TO BE DONE. Can you rewrite the listing below with each "glass window pane" replaced by "window glass" and everything else left as it is?

DATA EXTRACT.
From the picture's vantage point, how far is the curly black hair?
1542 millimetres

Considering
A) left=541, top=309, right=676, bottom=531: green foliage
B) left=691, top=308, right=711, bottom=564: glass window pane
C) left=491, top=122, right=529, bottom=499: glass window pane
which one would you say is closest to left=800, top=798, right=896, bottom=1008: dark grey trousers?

FULL ANSWER.
From the picture's vantage point, how far is the curly black hair?
1542 millimetres

Considering
A) left=541, top=309, right=676, bottom=531: green foliage
B) left=691, top=308, right=711, bottom=564: window glass
C) left=491, top=122, right=529, bottom=499: window glass
which one would you say is closest to left=800, top=798, right=896, bottom=1008: dark grey trousers?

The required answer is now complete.